_What is expected_:
Write out each entry again. Keep every word exactly as it is.

[[ Source material, beginning ]]

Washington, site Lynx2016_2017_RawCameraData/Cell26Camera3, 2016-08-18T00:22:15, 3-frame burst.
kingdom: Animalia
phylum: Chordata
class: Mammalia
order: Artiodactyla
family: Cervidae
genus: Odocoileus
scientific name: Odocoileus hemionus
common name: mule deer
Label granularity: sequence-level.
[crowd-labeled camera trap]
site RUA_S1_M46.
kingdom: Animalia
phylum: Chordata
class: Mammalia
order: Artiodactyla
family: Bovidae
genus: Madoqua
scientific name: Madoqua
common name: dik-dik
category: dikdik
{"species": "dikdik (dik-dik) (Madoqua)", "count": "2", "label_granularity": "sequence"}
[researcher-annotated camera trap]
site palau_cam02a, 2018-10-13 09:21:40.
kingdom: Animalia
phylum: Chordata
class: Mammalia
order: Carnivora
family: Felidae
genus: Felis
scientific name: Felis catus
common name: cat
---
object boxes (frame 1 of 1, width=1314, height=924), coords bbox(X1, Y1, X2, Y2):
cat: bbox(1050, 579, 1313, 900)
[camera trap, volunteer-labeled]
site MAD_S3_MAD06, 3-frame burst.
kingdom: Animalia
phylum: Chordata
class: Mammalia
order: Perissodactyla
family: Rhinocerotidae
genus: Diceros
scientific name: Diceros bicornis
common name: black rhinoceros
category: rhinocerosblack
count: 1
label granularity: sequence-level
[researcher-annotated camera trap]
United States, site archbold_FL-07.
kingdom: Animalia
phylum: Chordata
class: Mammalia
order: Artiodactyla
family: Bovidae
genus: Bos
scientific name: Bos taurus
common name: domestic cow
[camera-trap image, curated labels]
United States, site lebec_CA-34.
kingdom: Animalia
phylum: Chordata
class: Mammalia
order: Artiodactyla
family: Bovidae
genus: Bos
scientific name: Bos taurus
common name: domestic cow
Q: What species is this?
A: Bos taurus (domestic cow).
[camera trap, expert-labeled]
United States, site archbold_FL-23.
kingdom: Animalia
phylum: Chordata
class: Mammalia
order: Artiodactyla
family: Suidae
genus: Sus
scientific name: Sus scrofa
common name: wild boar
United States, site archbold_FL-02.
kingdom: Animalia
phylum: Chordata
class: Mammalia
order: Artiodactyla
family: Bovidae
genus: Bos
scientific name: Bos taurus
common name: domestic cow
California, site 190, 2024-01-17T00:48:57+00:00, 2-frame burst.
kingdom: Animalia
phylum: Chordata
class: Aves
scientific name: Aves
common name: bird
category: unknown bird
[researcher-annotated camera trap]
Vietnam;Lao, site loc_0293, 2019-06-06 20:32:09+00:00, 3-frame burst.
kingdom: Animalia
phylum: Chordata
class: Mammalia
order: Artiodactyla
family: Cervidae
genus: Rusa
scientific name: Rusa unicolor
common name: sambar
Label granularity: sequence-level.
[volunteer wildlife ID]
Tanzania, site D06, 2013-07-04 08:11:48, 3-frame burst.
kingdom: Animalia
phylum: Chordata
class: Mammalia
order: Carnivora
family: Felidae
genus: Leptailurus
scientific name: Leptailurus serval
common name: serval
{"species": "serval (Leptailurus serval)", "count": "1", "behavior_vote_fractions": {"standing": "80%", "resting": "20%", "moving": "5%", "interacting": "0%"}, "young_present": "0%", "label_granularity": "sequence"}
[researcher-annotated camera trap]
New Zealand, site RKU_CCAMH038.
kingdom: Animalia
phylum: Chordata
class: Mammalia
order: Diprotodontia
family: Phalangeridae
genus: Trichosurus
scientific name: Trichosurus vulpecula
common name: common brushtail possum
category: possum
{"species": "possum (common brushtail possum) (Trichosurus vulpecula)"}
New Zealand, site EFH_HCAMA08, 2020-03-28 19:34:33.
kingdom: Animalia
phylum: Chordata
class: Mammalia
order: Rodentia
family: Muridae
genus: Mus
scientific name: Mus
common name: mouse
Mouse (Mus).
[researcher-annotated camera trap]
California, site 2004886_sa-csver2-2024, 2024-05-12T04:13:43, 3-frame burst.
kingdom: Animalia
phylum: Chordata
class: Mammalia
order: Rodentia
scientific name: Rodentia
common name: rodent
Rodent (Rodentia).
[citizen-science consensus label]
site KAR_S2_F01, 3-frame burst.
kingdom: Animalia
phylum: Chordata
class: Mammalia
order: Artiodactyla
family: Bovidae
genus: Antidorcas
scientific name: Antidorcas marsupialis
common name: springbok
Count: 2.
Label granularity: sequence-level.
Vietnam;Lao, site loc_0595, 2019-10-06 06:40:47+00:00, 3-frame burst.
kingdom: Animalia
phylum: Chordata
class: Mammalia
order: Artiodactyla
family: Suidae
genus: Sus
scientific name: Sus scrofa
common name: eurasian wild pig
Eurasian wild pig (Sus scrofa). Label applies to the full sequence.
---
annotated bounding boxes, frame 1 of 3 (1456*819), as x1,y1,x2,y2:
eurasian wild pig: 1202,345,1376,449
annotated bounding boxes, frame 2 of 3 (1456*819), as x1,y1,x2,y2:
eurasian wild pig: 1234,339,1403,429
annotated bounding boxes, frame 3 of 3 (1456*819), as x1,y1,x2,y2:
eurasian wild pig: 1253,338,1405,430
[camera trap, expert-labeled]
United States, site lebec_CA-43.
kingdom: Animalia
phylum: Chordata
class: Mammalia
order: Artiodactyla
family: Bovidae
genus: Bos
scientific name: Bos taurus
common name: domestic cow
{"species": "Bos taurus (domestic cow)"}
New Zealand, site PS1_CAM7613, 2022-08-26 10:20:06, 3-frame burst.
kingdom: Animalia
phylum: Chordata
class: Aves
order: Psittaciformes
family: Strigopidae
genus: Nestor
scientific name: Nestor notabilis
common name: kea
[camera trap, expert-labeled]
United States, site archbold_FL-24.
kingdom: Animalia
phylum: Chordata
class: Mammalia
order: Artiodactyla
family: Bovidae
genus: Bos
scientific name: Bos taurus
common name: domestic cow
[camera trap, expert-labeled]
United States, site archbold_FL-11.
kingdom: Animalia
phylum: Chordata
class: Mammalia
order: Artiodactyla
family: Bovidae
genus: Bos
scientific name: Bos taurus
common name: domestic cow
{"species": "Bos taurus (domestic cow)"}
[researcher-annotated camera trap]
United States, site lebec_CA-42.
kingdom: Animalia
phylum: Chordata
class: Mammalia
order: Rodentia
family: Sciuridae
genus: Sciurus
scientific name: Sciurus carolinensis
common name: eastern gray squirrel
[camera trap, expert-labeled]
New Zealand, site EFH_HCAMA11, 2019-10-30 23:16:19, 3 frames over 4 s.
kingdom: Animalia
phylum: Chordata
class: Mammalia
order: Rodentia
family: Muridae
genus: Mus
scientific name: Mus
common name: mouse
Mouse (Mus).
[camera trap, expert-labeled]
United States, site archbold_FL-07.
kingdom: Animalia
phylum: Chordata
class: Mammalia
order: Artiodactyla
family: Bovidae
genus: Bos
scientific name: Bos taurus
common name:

[[ Source material, end ]]

_Solved problem_:
Washington, site Lynx2016_2017_RawCameraData/Cell26Camera3, 2016-08-18T00:22:15, 3-frame burst.
kingdom: Animalia
phylum: Chordata
class: Mammalia
order: Artiodactyla
family: Cervidae
genus: Odocoileus
scientific name: Odocoileus hemionus
common name: mule deer
Label granularity: sequence-level.
[crowd-labeled camera trap]
site RUA_S1_M46.
kingdom: Animalia
phylum: Chordata
class: Mammalia
order: Artiodactyla
family: Bovidae
genus: Madoqua
scientific name: Madoqua
common name: dik-dik
category: dikdik
{"species": "dikdik (dik-dik) (Madoqua)", "count": "2", "label_granularity": "sequence"}
[researcher-annotated camera trap]
site palau_cam02a, 2018-10-13 09:21:40.
kingdom: Animalia
phylum: Chordata
class: Mammalia
order: Carnivora
family: Felidae
genus: Felis
scientific name: Felis catus
common name: cat
---
object boxes (frame 1 of 1, width=1314, height=924), coords bbox(X1, Y1, X2, Y2):
cat: bbox(1050, 579, 1313, 900)
[camera trap, volunteer-labeled]
site MAD_S3_MAD06, 3-frame burst.
kingdom: Animalia
phylum: Chordata
class: Mammalia
order: Perissodactyla
family: Rhinocerotidae
genus: Diceros
scientific name: Diceros bicornis
common name: black rhinoceros
category: rhinocerosblack
count: 1
label granularity: sequence-level
[researcher-annotated camera trap]
United States, site archbold_FL-07.
kingdom: Animalia
phylum: Chordata
class: Mammalia
order: Artiodactyla
family: Bovidae
genus: Bos
scientific name: Bos taurus
common name: domestic cow
[camera-trap image, curated labels]
United States, site lebec_CA-34.
kingdom: Animalia
phylum: Chordata
class: Mammalia
order: Artiodactyla
family: Bovidae
genus: Bos
scientific name: Bos taurus
common name: domestic cow
Q: What species is this?
A: Bos taurus (domestic cow).
[camera trap, expert-labeled]
United States, site archbold_FL-23.
kingdom: Animalia
phylum: Chordata
class: Mammalia
order: Artiodactyla
family: Suidae
genus: Sus
scientific name: Sus scrofa
common name: wild boar
United States, site archbold_FL-02.
kingdom: Animalia
phylum: Chordata
class: Mammalia
order: Artiodactyla
family: Bovidae
genus: Bos
scientific name: Bos taurus
common name: domestic cow
California, site 190, 2024-01-17T00:48:57+00:00, 2-frame burst.
kingdom: Animalia
phylum: Chordata
class: Aves
scientific name: Aves
common name: bird
category: unknown bird
[researcher-annotated camera trap]
Vietnam;Lao, site loc_0293, 2019-06-06 20:32:09+00:00, 3-frame burst.
kingdom: Animalia
phylum: Chordata
class: Mammalia
order: Artiodactyla
family: Cervidae
genus: Rusa
scientific name: Rusa unicolor
common name: sambar
Label granularity: sequence-level.
[volunteer wildlife ID]
Tanzania, site D06, 2013-07-04 08:11:48, 3-frame burst.
kingdom: Animalia
phylum: Chordata
class: Mammalia
order: Carnivora
family: Felidae
genus: Leptailurus
scientific name: Leptailurus serval
common name: serval
{"species": "serval (Leptailurus serval)", "count": "1", "behavior_vote_fractions": {"standing": "80%", "resting": "20%", "moving": "5%", "interacting": "0%"}, "young_present": "0%", "label_granularity": "sequence"}
[researcher-annotated camera trap]
New Zealand, site RKU_CCAMH038.
kingdom: Animalia
phylum: Chordata
class: Mammalia
order: Diprotodontia
family: Phalangeridae
genus: Trichosurus
scientific name: Trichosurus vulpecula
common name: common brushtail possum
category: possum
{"species": "possum (common brushtail possum) (Trichosurus vulpecula)"}
New Zealand, site EFH_HCAMA08, 2020-03-28 19:34:33.
kingdom: Animalia
phylum: Chordata
class: Mammalia
order: Rodentia
family: Muridae
genus: Mus
scientific name: Mus
common name: mouse
Mouse (Mus).
[researcher-annotated camera trap]
California, site 2004886_sa-csver2-2024, 2024-05-12T04:13:43, 3-frame burst.
kingdom: Animalia
phylum: Chordata
class: Mammalia
order: Rodentia
scientific name: Rodentia
common name: rodent
Rodent (Rodentia).
[citizen-science consensus label]
site KAR_S2_F01, 3-frame burst.
kingdom: Animalia
phylum: Chordata
class: Mammalia
order: Artiodactyla
family: Bovidae
genus: Antidorcas
scientific name: Antidorcas marsupialis
common name: springbok
Count: 2.
Label granularity: sequence-level.
Vietnam;Lao, site loc_0595, 2019-10-06 06:40:47+00:00, 3-frame burst.
kingdom: Animalia
phylum: Chordata
class: Mammalia
order: Artiodactyla
family: Suidae
genus: Sus
scientific name: Sus scrofa
common name: eurasian wild pig
Eurasian wild pig (Sus scrofa). Label applies to the full sequence.
---
annotated bounding boxes, frame 1 of 3 (1456*819), as x1,y1,x2,y2:
eurasian wild pig: 1202,345,1376,449
annotated bounding boxes, frame 2 of 3 (1456*819), as x1,y1,x2,y2:
eurasian wild pig: 1234,339,1403,429
annotated bounding boxes, frame 3 of 3 (1456*819), as x1,y1,x2,y2:
eurasian wild pig: 1253,338,1405,430
[camera trap, expert-labeled]
United States, site lebec_CA-43.
kingdom: Animalia
phylum: Chordata
class: Mammalia
order: Artiodactyla
family: Bovidae
genus: Bos
scientific name: Bos taurus
common name: domestic cow
{"species": "Bos taurus (domestic cow)"}
New Zealand, site PS1_CAM7613, 2022-08-26 10:20:06, 3-frame burst.
kingdom: Animalia
phylum: Chordata
class: Aves
order: Psittaciformes
family: Strigopidae
genus: Nestor
scientific name: Nestor notabilis
common name: kea
[camera trap, expert-labeled]
United States, site archbold_FL-24.
kingdom: Animalia
phylum: Chordata
class: Mammalia
order: Artiodactyla
family: Bovidae
genus: Bos
scientific name: Bos taurus
common name: domestic cow
[camera trap, expert-labeled]
United States, site archbold_FL-11.
kingdom: Animalia
phylum: Chordata
class: Mammalia
order: Artiodactyla
family: Bovidae
genus: Bos
scientific name: Bos taurus
common name: domestic cow
{"species": "Bos taurus (domestic cow)"}
[researcher-annotated camera trap]
United States, site lebec_CA-42.
kingdom: Animalia
phylum: Chordata
class: Mammalia
order: Rodentia
family: Sciuridae
genus: Sciurus
scientific name: Sciurus carolinensis
common name: eastern gray squirrel
[camera trap, expert-labeled]
New Zealand, site EFH_HCAMA11, 2019-10-30 23:16:19, 3 frames over 4 s.
kingdom: Animalia
phylum: Chordata
class: Mammalia
order: Rodentia
family: Muridae
genus: Mus
scientific name: Mus
common name: mouse
Mouse (Mus).
[camera trap, expert-labeled]
United States, site archbold_FL-07.
kingdom: Animalia
phylum: Chordata
class: Mammalia
order: Artiodactyla
family: Bovidae
genus: Bos
scientific name: Bos taurus
common name:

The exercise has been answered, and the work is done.